For experiments comparing intact with detergent-lysed platelets, platelets were resuspended in 20 mmol/L HEPES, pH 7.4, 0.14 mol/L NaCl, 5 mmol/L glucose and the lysates were obtained by resuspending the cells in the same buffer (pH 6, 7.4 or 8.5) with the addition of 0.3% Triton X-100 followed by two freeze-thaw cycles. Acid lysates were also prepared by resuspending washed platelets in 0.1 mol/L phosphate buffer, pH 6, 20 mmol/L NaCl, 1.0 mmol/L EDTA, 0.3% Triton X-100. The lysates were aliquoted and stored at −70°C.

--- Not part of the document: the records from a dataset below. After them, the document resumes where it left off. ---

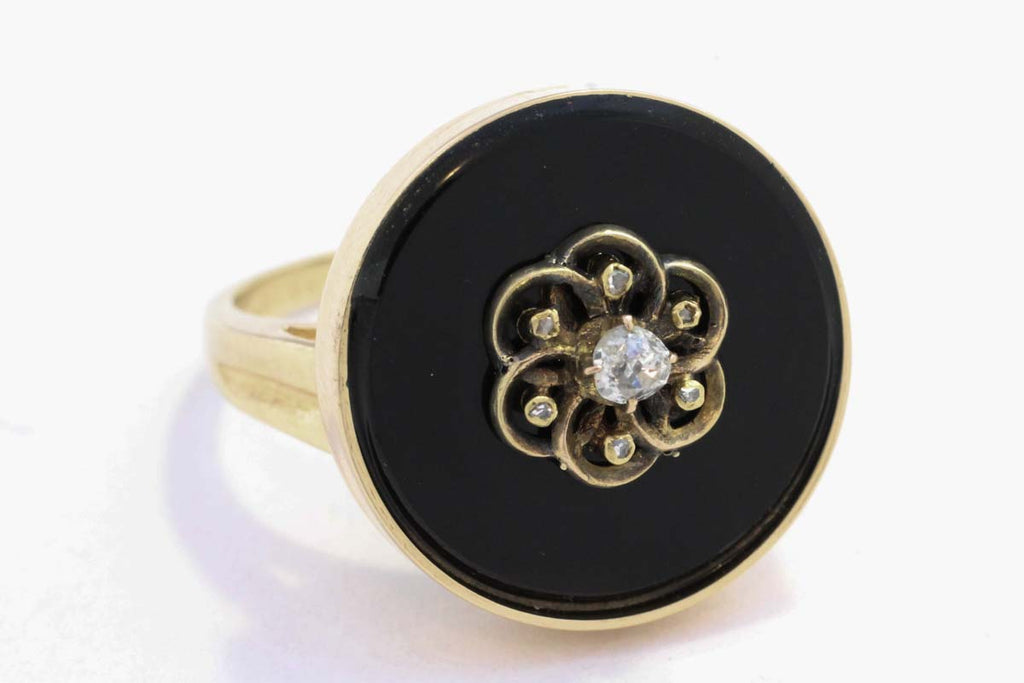 Antique gold ring with rose cut and old cut diamonds on onyx-Antique rings-The Antique Ring Shop, Amsterdam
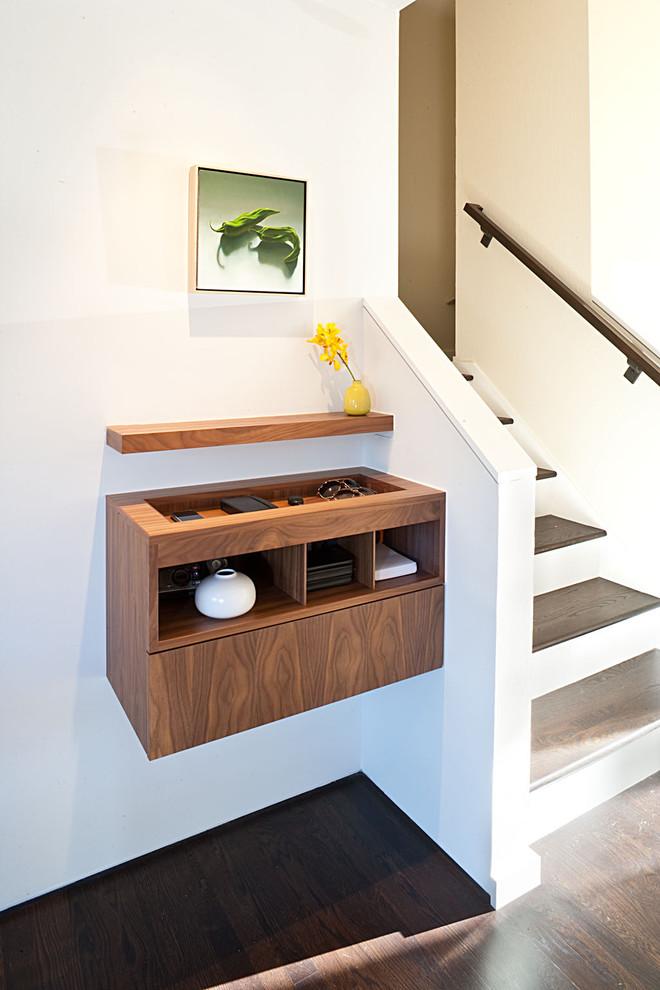 Подвесная тумбочка у лестницы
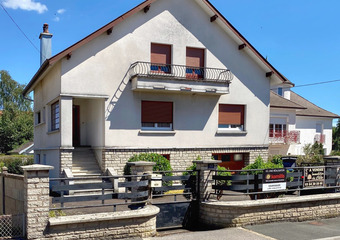 Sale House 6 rooms 133m² proche centre-ville - Photo 1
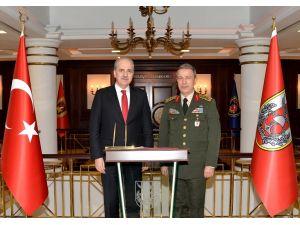 Numan Kurtulmuş, Genelkurmay Başkanı Akar'ı ziyaret etti
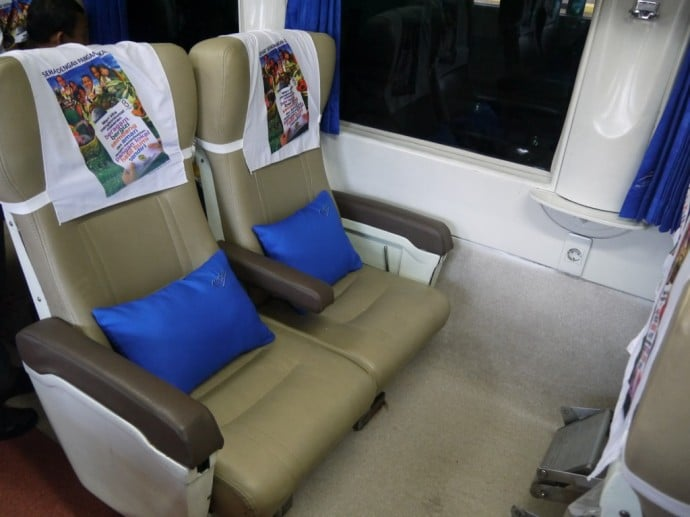 Eksekutif Class Seats On The Surabaya To Jakarta Train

Enrichment of platelet u-PA. For certain experiments, platelets were enriched with u-PA as previously described12 by adding 1.0 μg/mL of scu-PA or thromb-UK to the PRP and incubating for 30 minutes at room temperature before isolation of the platelets.

Plasminogen activation assays. Platelets at 3.5 × 10⁸/mL HTA (unless otherwise indicated) were premixed alone, or with additives as specified, in the presence of 1.2 μmol/L plasminogen and 1.2 mmol/L CaCl₂ after which 0.175 mL aliquots of this mixture were added to 0.5 mL Eppendorf tubes containing 0.015 mL plasmin substrate S2403 (8 mmol/L). Finally, 0.01 mL of buffer, thrombin (1 to 40 u/mL) or other agonist was added, and the samples incubated at 37°C with continuous mixing in a Clay Adams Nutator (Becton Dickinson, Sparks, MD). At intervals, the platelets were pelleted by centrifugation (2 minutes, 3,000g ) in a microfuge (Beckman Instruments, Irvine, CA), and 75 μL of the supernatant was transferred to a microtiter plate well containing 25 μL 40% acetic acid for the measurement of absorbance at 405 nm (against a reference wavelength of 490 nm) using a microtiter plate reader (Molecular Devices, Menlo Park, CA). Identical incubation mixtures, but without platelets, were assayed to correct for the hydrolysis of S2403 by thrombin. This platelet-free control absorbance was subtracted from the absorbance measured in the platelet containing mixture to calculate the platelet related activity. Although thrombin itself is a weak plasminogen activator, the mixture of thrombin and plasminogen did not generate detectable plasmin under these experimental conditions.

Two additional variables were considered as possible modulators of the platelet-free control activity. First, because platelets and fibrin may compete with S2403 as substrates for thrombin, their absence in the control would give it a higher reading. Second, platelet associated plasminogen or thrombin could contribute to the S2403 activity and their absence in the control would give it a lower reading. The effect of the latter was measured and found to be negligible (see Fig 2). The influence of platelets on S2403 was measured in a two-stage assay described below.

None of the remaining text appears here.